Because of these two implications of mean reversion, investors should avoid both the typical hot money manager and hot stock in favour of cheap stocks -- value stocks -- or money managers that have a solid track record of making good investment decisions based on the available information. This typically happens by buying by picking cheap stocks, stocks selling cheaply as compared to the value they represent.

Beating Oliver the Olympian With Cheap Stocks

When we dig deeper into managers as a whole, another thing becomes clear: some money managers have outstanding records going back decades. How is it that those managers can do so well for so long while the records of most money managers end up reverting back to the market average or worse? The secret for many of those outstanding money managers is taking advantage of reversion to the mean by basing their investment strategy on cheap stocks.

When it comes to investing your own money, the intelligent investor can look at how specific types of cheap stocks have fared as a group over time then invest in a basket of those stocks. Stocks in general have risen over at least the last 100 years. On average, stocks have a small tendency to rise in price year over year but any stock may rise or fall while you own it. Cheap stocks on the other hand, tend to rise in price by a larger degree year over year and seem to have more winners than losers in any given year. This gets to the heart of a mean reversion strategy -- selecting stocks trading at a low PE, PB, or price in relation to net current asset value means stacking the odds in an investor's favour.
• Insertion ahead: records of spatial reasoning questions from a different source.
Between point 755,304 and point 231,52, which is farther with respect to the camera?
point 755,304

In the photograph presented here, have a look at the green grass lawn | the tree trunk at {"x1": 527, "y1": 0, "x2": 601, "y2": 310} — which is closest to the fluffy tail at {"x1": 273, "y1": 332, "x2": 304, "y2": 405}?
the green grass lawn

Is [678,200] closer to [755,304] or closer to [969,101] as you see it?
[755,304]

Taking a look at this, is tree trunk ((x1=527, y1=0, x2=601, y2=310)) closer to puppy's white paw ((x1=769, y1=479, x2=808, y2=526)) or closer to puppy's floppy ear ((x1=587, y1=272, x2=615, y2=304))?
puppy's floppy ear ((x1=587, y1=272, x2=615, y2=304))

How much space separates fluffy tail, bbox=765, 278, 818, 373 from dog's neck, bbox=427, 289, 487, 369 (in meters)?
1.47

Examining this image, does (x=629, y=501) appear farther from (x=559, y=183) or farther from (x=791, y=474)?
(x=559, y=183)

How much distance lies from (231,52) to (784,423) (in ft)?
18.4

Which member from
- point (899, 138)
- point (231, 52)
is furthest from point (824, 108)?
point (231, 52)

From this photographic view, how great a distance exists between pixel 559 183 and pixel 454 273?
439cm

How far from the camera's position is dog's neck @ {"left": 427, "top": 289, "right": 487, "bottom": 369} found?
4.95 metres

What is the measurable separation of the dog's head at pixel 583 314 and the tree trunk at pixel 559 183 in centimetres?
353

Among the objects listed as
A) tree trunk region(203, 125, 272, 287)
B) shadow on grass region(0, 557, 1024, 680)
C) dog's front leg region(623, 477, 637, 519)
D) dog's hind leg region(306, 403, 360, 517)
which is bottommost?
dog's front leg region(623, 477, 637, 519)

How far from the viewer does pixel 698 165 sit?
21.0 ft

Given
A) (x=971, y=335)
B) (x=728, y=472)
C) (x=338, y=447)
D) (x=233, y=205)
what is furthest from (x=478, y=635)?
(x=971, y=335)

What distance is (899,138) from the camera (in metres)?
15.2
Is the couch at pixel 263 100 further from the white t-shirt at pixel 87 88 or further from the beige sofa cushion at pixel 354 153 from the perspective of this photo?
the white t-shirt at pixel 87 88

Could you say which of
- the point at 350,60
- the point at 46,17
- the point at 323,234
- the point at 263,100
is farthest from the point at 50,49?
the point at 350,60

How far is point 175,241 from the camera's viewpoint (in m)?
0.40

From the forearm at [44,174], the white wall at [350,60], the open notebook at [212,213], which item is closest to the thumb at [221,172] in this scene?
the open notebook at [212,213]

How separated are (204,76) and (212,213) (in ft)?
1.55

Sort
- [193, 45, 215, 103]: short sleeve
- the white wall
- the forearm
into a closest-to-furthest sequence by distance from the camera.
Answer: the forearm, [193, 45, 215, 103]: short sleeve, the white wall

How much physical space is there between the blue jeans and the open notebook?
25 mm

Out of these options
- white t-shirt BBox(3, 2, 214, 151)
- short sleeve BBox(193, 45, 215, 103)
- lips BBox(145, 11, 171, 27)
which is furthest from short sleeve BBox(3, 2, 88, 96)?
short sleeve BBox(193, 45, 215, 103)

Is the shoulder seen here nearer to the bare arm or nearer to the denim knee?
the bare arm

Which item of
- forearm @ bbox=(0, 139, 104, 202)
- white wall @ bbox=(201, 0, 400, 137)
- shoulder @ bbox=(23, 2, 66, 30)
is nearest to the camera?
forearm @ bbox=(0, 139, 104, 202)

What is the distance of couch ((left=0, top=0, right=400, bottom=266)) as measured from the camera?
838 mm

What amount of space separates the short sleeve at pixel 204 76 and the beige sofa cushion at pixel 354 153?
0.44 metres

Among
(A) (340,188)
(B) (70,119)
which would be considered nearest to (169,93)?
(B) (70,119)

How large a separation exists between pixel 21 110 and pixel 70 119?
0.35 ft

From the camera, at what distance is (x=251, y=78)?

If we accept that mean reversion is a law of finance then choosing temporarily troubled stocks should give investors a real edge. Selecting powerfully cheap stocks relative to value (whether value is based on characteristics intrinsic to the company or industry) means selecting stocks with the furthest to advance before becoming fairly valued. Risk, in terms of actual real sustained losses, is also reduced in proportion to possible gains.
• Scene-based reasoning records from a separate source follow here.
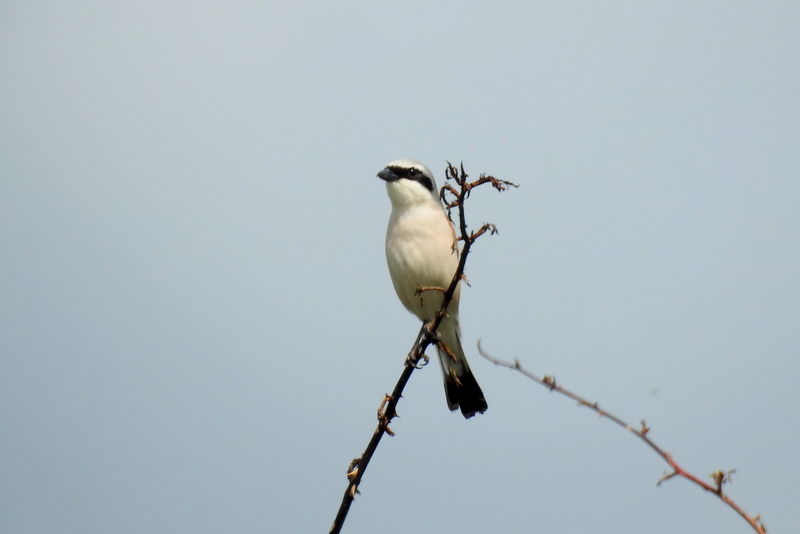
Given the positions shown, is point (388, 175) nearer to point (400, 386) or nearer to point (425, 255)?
point (425, 255)

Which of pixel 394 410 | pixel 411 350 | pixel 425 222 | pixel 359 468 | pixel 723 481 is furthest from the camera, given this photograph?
pixel 425 222

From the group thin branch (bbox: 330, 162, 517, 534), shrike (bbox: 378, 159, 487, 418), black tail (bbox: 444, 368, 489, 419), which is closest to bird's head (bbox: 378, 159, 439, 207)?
shrike (bbox: 378, 159, 487, 418)

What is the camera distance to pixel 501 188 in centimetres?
303

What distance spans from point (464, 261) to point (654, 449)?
3.44 ft

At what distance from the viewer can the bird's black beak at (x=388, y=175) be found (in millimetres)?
5965

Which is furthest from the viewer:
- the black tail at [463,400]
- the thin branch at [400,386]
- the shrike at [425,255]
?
the black tail at [463,400]

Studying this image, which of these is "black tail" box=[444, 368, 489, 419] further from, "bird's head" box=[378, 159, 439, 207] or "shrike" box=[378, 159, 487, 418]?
"bird's head" box=[378, 159, 439, 207]

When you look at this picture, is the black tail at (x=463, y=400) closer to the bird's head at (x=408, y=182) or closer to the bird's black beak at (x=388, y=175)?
the bird's head at (x=408, y=182)

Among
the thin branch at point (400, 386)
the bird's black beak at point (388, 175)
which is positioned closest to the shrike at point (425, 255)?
the bird's black beak at point (388, 175)

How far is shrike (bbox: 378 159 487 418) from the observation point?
218 inches

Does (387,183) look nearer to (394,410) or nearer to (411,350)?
(411,350)

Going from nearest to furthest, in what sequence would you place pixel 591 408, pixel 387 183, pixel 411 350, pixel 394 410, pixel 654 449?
1. pixel 654 449
2. pixel 591 408
3. pixel 394 410
4. pixel 411 350
5. pixel 387 183

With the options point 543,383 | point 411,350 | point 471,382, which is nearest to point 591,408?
point 543,383

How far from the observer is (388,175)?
5984 millimetres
These are likely two reasons why a net net stock investment strategy works exceptionally well. Since these stocks are trading at the cheapest valuations available to value investors, each company both offers a great risk-reward profile as well as a lot of ground to cover before reverting back to an average level of profitability.

This is how committed value investors can beat Oliver the Olympic swimmer in the investment arena. Taking advantage of mean reversion and cheap stocks -- specifically reversion based on deep price-value discrepancies -- is a super weapon when it comes to propelling your portfolio returns. Unfortunately, most investors don't take advantage of mean reversion when it comes to their portfolios.